Monday, February 28, 2011

Alva Noe - Men At Work, But In Play

From NPR's 13.7 Cosmos and Culture blog.

I don't know enough about chess to comment on the quality of play. But this video is stunning, and its electric force has nothing to with chess.

If you ever wondered why games, or sports, matter to us, then watch this video. Don't worry about whether you can follow the play.

Follow the music.

That's the first thing that jumps at you: The music. Or better, the choreography. It isn't just sound and movement organized in space and time; the dynamic pattern that emerges is the expression of a kind of necessity, or principle. They are like surfers on a wave. What is the wave? They are enacting the wave. They are entrained by their own activity.
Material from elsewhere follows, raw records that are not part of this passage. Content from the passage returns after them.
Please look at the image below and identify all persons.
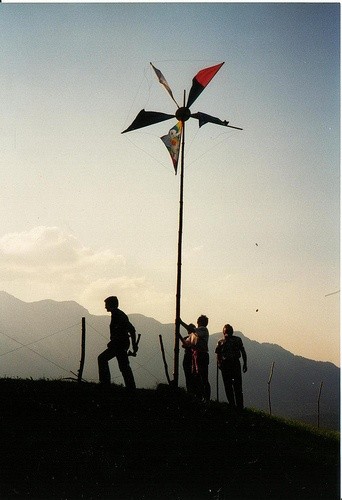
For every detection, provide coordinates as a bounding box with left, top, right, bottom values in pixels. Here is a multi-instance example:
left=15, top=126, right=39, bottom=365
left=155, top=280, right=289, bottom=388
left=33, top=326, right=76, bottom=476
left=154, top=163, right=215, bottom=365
left=183, top=322, right=196, bottom=398
left=180, top=313, right=211, bottom=400
left=97, top=296, right=138, bottom=389
left=216, top=322, right=248, bottom=408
Openness. The players are tense; they sometimes appear to be suffering. They are working very hard. They are utterly concentrated. But the effect of all this is to enable them to see and hear, not each other, but the situation (the chess situation) in which they find themselves. Have you ever been that present to a task? That involved with anything?

They are not only battling each other, but the clock as well, that is, the ever-present reminder that the condition of play is fragile and temporary. And so each player does battle with himself. He must both cast a spell and fall victim to its influence.

And then it is over. Without drama. But the very gesture with which one player resigns — gathering up the pieces and and handing them a cross the board — is the act of setting up a new beginning. A long night, a long life, of play.